Yardsley (interposing).  You come in where you came in before—just a little late—after the proposal, as it were.

Dorothy (her face clearing and wreathing with smiles).  What a comedy of errors it has all been!  I—I believe you, Mr. Yardsley.

Yardsley.  Thank Heaven!  And—ah—you aren’t going to say anything more, D—Dorothy?

Dorothy.  I’m afraid—

Yardsley.  Are you going to make me go through that proposal all over again, now that I’ve got myself into so much trouble saying it the first time—Dorothy?

Dorothy.  No, no.  You needn’t—you needn’t speak of it again.

Barlow (aside).  Good!  That’s his congé.

Yardsley.  And—then if I—if I needn’t say it again?  What then?  Can’t I have—my answer now?  Oh, Miss Andrews—

Dorothy (with downcast eyes, softly).  What did Jennie say?

Yardsley (in ecstasy).  Do you mean it?

Barlow.  I fancy—I fancy I’d better go now, Miss—er—Miss Andrews.  I—I—have an appointment with Mr. Wilkins, and—er—I observe that it is getting rather late.

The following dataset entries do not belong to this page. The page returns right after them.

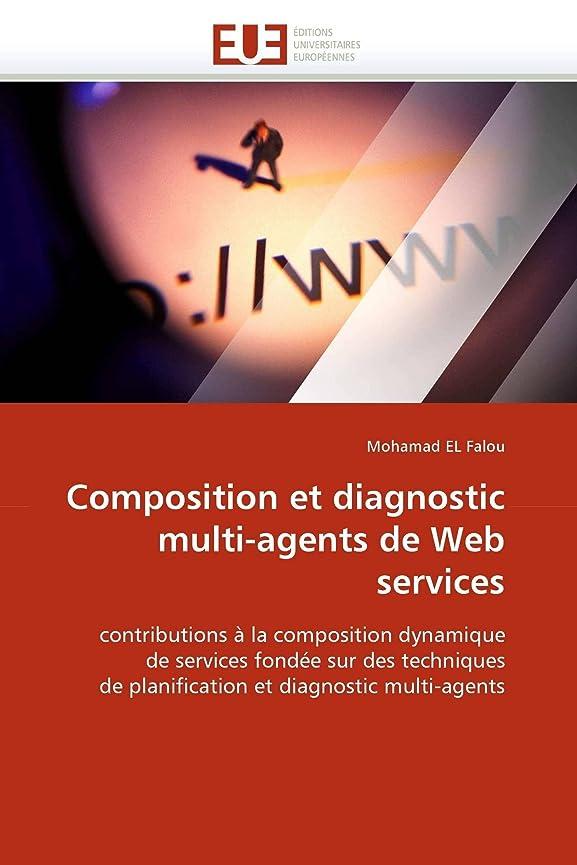 審判著作権神聖Composition Et Diagnostic Multi-Agents de Web Services (Omn.Univ.Europ.)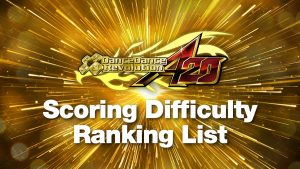 DDR A20 Scoring Difficulty Ranking List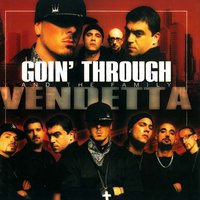 Vendetta — The Family, Goin' Through, Goin' Through And The Family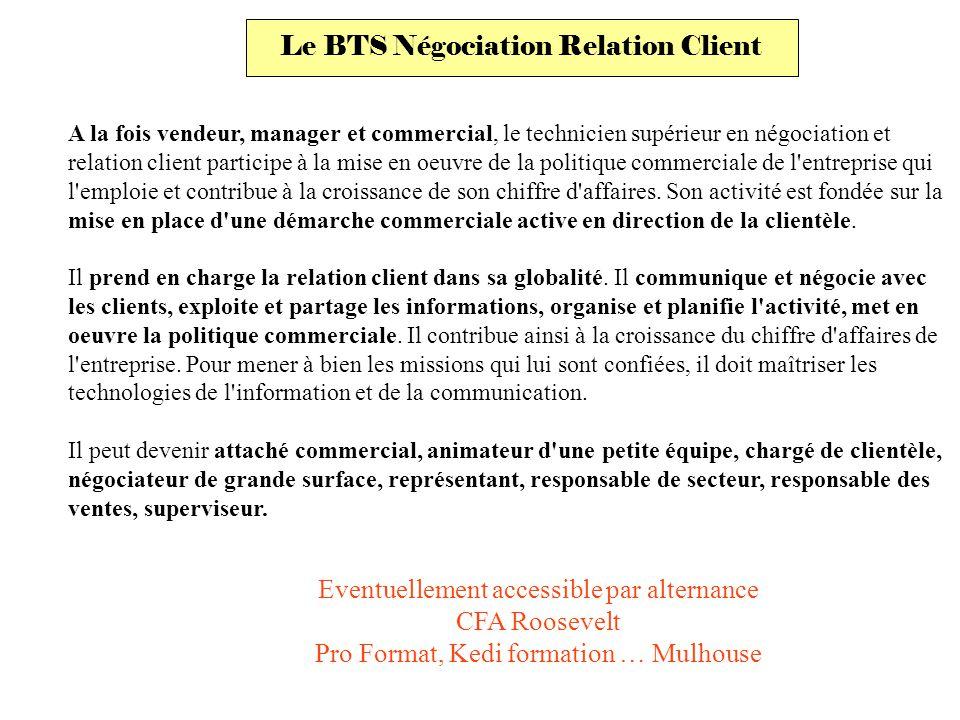 Le BTS Négociation Relation Client A la fois vendeur, manager et commercial, le technicien supérieur en négociation et relation client participe à la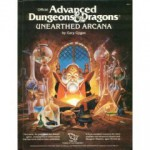 Unearthed Arcana: A Compendium of New Ideas and New Discoveries for AD&D Game Campaigns .. - Gary Gygax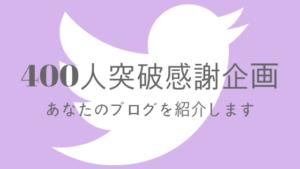 【Twitterフォロワー400人突破感謝企画】あなたのブログを紹介します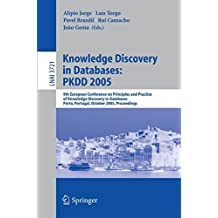 Knowledge Discovery in Databases: PKDD 2005: 9th European Conference on Principles and Practice of Knowledge Discovery in Databases Porto, Portugal, ... Notes in Computer Science, Band 3721)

Yardsley.  Don’t go yet, Jack.  I’m not so anxious to be rid of you now.

Barlow.  I must go—really.

Yardsley.  But I want you to make me one promise before you go.

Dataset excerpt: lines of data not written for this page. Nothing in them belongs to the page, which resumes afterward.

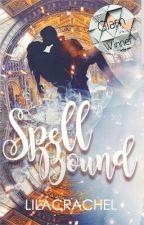spellbound | book #1 by lilacrachel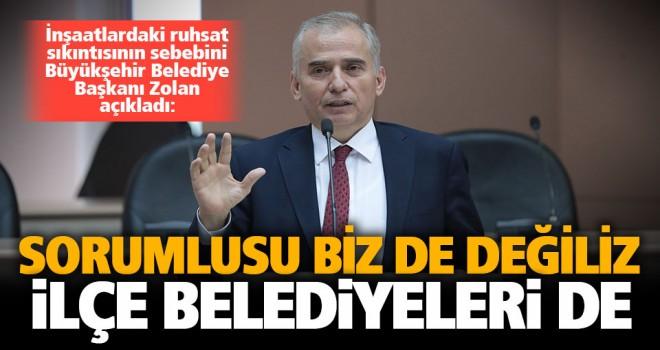 Başkan Osman Zolan: Bunun müsebbibi ne büyükşehir ne de ilçe belediyeleridir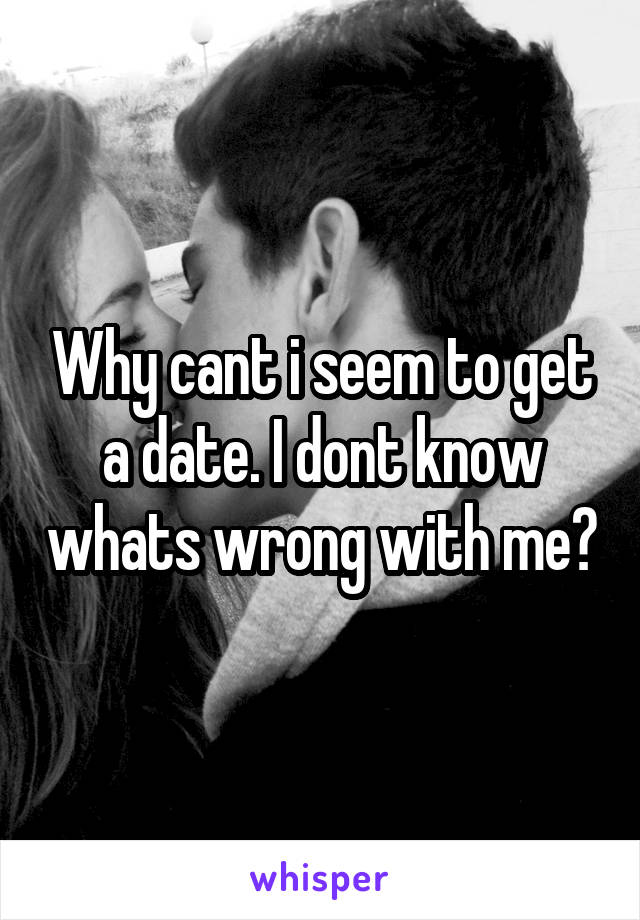 Why cant i seem to get a date. I dont know whats wrong with me?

Dorothy.  He’ll make it, I’m sure, if I ask him.  Mr. Yardsley and I want you—want you to be our best man.

Yardsley.  That’s it, precisely.  Eh, Jack?

Barlow.  Well, yes.  I’ll be—second-best man, The events of the afternoon have shown my capacity for that.

Yardsley.  Ah!

Barlow.  And I’ll show my sincerity by wearing Bob’s hat and coat into the street now and letting the fury of Hicks fall upon me.

Jennie.  If you please, Miss Dorothy—I—I think I can attend to Mr. Hicks.

Dorothy.  Very well.  I think that would be better.  You may go, Jennie.

[Jennie departs.

Barlow.  Well, good-day.  I—I’ve had a very pleasant afternoon, Miss—Andrews.  Thanks for the—the cambric tea.

Dorothy.  Good-bye, and don’t forget.

Barlow.  I’m afraid—I won’t.  Good-bye, Bob.  I congratulate you from my heart.  I was in hopes that I should have the pleasure of having you for a best man at my wedding, but—er—there’s many a slip, you know, and I wish you joy.

[Yardsley shakes him by the hand, and Barlow goes out.  As he disappears through the portières Yardsley follows, and, holding the curtain aside, looks after him until the front door is heard closing.  Then he turns about.  Dorothy looks demurely around at him, and as he starts to go to her side the curtain falls.